CUDA Dynamic Parallelism API and Principles

Originally published at: https://developer.nvidia.com/blog/cuda-dynamic-parallelism-api-principles/

This post is the second in a series on CUDA Dynamic Parallelism. In my first post, I introduced Dynamic Parallelism by using it to compute images of the Mandelbrot set using recursive subdivision, resulting in large increases in performance and efficiency. This post is an in-depth tutorial on the ins and outs of programming with…

Hello, Andrew.

thanks for your post, it is hard to find good information about CDP.

I have some questions about error checking in CDP. I have such a complex CDP code, and I faced some problems when I launch a big number of kernels.

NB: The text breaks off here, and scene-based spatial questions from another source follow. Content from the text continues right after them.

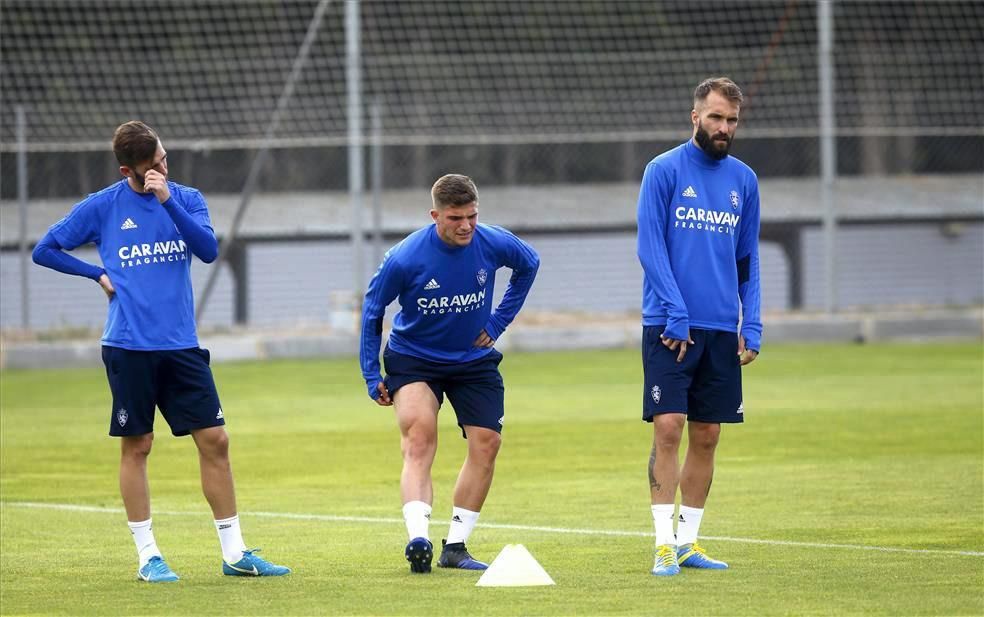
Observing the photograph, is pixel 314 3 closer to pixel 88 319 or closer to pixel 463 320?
pixel 88 319

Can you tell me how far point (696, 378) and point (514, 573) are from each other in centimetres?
139

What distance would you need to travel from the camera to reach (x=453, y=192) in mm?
7930

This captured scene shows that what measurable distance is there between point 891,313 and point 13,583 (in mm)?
19644

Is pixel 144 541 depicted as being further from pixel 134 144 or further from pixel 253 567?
Result: pixel 134 144

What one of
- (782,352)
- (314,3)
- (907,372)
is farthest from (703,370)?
(314,3)

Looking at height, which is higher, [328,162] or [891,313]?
[328,162]

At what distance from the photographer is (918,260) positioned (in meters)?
29.5

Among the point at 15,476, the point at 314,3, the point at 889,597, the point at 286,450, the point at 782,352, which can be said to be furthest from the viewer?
the point at 314,3

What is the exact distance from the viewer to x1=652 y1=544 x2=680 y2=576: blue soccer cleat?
7.78 m

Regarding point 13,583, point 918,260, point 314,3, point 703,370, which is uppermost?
point 314,3

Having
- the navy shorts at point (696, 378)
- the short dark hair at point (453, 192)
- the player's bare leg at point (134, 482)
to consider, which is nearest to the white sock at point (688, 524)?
the navy shorts at point (696, 378)

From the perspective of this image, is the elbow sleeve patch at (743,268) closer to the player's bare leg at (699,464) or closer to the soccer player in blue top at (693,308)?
the soccer player in blue top at (693,308)

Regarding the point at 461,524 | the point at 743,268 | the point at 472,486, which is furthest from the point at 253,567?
the point at 743,268

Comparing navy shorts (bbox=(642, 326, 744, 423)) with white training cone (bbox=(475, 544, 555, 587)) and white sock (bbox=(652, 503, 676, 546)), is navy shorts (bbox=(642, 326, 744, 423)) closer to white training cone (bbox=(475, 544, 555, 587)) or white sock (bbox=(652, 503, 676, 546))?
white sock (bbox=(652, 503, 676, 546))
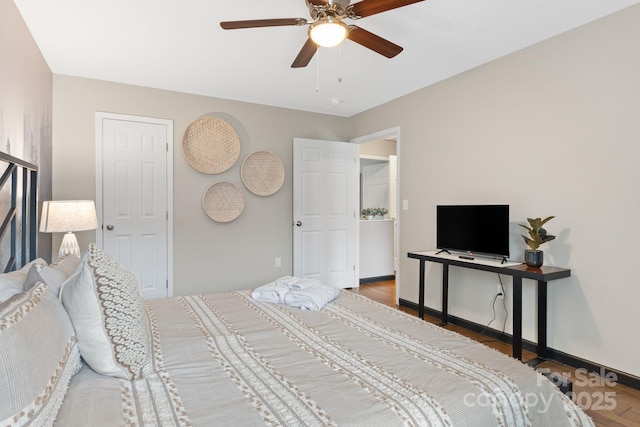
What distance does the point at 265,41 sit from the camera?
284cm

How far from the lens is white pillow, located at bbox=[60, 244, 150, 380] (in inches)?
48.9

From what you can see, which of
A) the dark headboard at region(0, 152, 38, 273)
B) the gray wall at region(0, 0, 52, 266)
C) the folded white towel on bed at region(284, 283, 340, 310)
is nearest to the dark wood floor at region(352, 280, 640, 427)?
the folded white towel on bed at region(284, 283, 340, 310)

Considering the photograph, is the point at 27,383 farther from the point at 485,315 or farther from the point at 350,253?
the point at 350,253

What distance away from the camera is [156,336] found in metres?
1.65

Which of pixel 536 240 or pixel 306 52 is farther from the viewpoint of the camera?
pixel 536 240

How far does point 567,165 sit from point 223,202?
3411 millimetres

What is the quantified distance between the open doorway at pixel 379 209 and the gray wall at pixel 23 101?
3499 mm

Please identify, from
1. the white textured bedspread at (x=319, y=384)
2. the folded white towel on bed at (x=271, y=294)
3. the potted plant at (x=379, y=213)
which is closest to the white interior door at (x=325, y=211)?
the potted plant at (x=379, y=213)

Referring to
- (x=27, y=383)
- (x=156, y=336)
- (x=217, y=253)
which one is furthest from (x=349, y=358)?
(x=217, y=253)

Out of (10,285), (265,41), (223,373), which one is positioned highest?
(265,41)

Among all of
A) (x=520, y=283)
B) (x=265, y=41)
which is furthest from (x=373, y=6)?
(x=520, y=283)

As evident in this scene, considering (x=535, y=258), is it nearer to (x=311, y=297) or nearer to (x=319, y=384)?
(x=311, y=297)

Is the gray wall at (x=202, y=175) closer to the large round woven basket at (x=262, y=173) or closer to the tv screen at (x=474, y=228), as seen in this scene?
the large round woven basket at (x=262, y=173)

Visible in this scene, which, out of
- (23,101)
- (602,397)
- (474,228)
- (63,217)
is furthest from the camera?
(474,228)
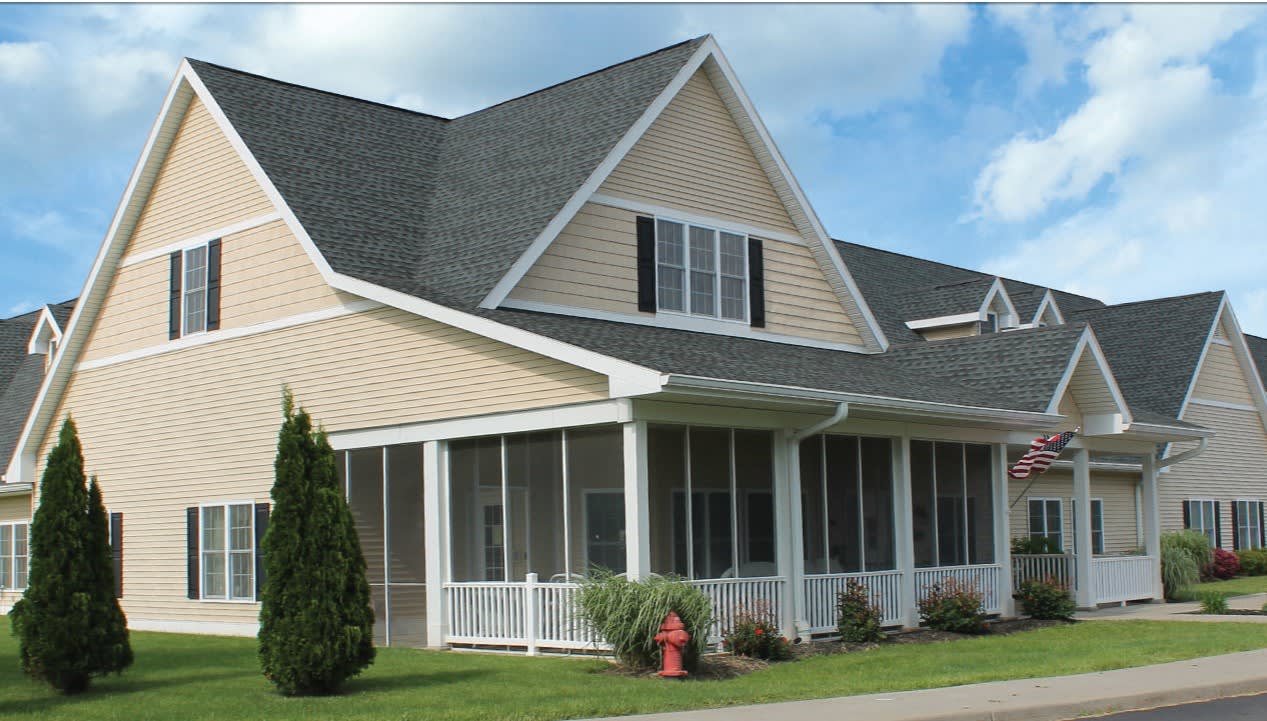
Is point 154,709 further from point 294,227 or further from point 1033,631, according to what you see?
point 1033,631

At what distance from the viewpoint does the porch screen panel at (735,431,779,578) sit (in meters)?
18.4

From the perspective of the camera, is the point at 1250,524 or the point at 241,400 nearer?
the point at 241,400

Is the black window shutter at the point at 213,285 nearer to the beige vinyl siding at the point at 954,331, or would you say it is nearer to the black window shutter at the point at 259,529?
the black window shutter at the point at 259,529

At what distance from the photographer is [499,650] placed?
1845cm

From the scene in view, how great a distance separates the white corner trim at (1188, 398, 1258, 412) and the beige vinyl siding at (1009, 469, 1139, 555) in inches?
114

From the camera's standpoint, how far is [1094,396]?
24.4 metres

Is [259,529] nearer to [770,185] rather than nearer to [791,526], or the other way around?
[791,526]

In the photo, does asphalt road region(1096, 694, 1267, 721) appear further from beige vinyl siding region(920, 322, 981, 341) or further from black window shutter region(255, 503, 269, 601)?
beige vinyl siding region(920, 322, 981, 341)

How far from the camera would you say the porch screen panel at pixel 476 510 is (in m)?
18.8

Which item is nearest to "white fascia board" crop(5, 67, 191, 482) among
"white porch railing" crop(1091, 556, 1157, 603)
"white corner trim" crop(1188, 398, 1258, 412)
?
"white porch railing" crop(1091, 556, 1157, 603)

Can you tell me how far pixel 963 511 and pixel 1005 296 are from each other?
11.7 meters

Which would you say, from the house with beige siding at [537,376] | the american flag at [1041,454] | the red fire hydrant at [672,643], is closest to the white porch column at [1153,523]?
the house with beige siding at [537,376]

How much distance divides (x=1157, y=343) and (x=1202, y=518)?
4985mm

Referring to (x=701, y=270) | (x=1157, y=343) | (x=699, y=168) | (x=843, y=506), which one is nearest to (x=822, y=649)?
(x=843, y=506)
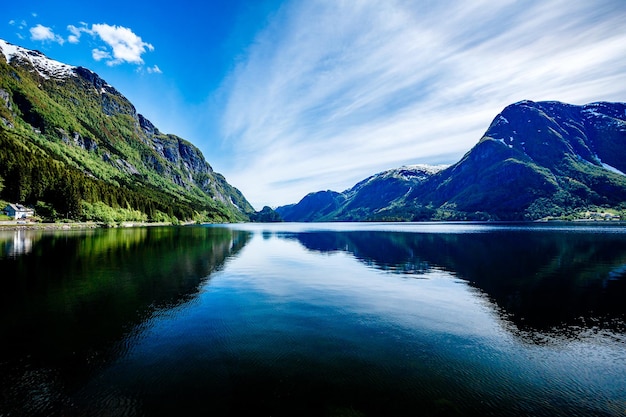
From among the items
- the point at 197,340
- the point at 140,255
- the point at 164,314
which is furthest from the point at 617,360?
the point at 140,255

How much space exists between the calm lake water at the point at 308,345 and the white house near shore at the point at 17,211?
11929 cm

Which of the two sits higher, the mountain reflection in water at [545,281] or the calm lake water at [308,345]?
the calm lake water at [308,345]

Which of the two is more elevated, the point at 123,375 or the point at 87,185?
the point at 87,185

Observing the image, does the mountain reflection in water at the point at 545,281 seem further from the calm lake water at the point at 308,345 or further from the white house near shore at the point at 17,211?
the white house near shore at the point at 17,211

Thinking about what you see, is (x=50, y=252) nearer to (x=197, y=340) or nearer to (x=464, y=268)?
→ (x=197, y=340)

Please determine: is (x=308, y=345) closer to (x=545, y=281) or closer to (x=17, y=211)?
(x=545, y=281)

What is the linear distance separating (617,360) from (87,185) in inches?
8255

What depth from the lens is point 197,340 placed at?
68.3 feet

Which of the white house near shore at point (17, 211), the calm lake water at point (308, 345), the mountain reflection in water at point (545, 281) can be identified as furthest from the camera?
the white house near shore at point (17, 211)

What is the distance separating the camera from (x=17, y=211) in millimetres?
127062

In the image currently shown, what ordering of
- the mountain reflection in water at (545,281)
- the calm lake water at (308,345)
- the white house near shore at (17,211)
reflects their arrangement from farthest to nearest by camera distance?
the white house near shore at (17,211) < the mountain reflection in water at (545,281) < the calm lake water at (308,345)

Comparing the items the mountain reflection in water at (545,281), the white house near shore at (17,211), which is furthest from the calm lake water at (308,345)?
the white house near shore at (17,211)

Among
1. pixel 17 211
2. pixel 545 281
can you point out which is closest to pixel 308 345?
pixel 545 281

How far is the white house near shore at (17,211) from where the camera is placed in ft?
411
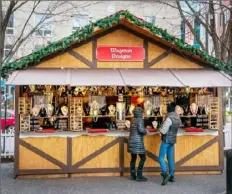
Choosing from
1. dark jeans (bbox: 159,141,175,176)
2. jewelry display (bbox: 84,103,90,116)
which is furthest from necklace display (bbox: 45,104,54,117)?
dark jeans (bbox: 159,141,175,176)

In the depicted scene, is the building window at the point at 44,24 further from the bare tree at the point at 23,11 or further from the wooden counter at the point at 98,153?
the wooden counter at the point at 98,153

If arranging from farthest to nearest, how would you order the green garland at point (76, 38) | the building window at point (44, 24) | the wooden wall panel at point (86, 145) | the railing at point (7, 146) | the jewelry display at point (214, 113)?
the building window at point (44, 24) < the railing at point (7, 146) < the jewelry display at point (214, 113) < the wooden wall panel at point (86, 145) < the green garland at point (76, 38)

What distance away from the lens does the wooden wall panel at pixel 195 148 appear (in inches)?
369

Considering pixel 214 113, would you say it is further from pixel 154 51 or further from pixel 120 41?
pixel 120 41

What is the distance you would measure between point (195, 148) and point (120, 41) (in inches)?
127

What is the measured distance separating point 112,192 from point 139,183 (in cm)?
94

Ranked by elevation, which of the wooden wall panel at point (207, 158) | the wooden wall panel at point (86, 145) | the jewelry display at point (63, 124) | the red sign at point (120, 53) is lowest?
the wooden wall panel at point (207, 158)

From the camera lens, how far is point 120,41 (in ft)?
31.5

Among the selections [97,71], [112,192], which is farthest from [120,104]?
[112,192]

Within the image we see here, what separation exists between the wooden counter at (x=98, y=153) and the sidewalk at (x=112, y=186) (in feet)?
0.86

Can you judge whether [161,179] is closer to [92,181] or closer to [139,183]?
[139,183]

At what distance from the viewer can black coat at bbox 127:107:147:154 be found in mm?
8352

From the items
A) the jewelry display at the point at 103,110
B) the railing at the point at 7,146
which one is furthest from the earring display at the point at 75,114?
the railing at the point at 7,146

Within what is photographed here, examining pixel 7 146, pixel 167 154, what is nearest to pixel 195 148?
pixel 167 154
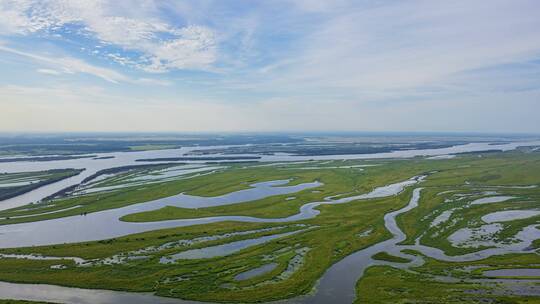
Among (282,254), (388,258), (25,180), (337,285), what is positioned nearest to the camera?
(337,285)

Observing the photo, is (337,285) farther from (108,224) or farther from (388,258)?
(108,224)

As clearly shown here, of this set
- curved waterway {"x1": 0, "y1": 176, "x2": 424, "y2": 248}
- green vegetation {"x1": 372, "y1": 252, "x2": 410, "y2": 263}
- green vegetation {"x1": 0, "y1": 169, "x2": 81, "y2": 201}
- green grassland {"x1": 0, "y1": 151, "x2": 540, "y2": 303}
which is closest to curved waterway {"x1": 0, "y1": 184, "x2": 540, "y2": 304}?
green vegetation {"x1": 372, "y1": 252, "x2": 410, "y2": 263}

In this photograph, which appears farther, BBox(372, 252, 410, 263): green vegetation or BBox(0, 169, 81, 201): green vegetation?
BBox(0, 169, 81, 201): green vegetation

Sometimes I can get the error number 11, but, sometimes, I just receive wrong answer and no error. If in CUDA 7.5 the pool is a virtualized pool that can handle a big number of kernels, how can I get a error when I receive a wrong answer? Because, sometimes, I receive good answer, but not all blocks were processed.

All the best,

Tiago Carneiro.

Hello Tiago,
>> thanks for your post, it is hard to find good information about CDP.
Agree with you on this! However, as a first step, we gave a talk at this GTC regarding dynamic parallelism. Even though the major focus was on its perf characteristics, at the end of the talk, it also contains some information on error handling. Hopefully, that information will be useful to you. The talk is here: https://registration.gputec.... The recordings and slides will be up sooner.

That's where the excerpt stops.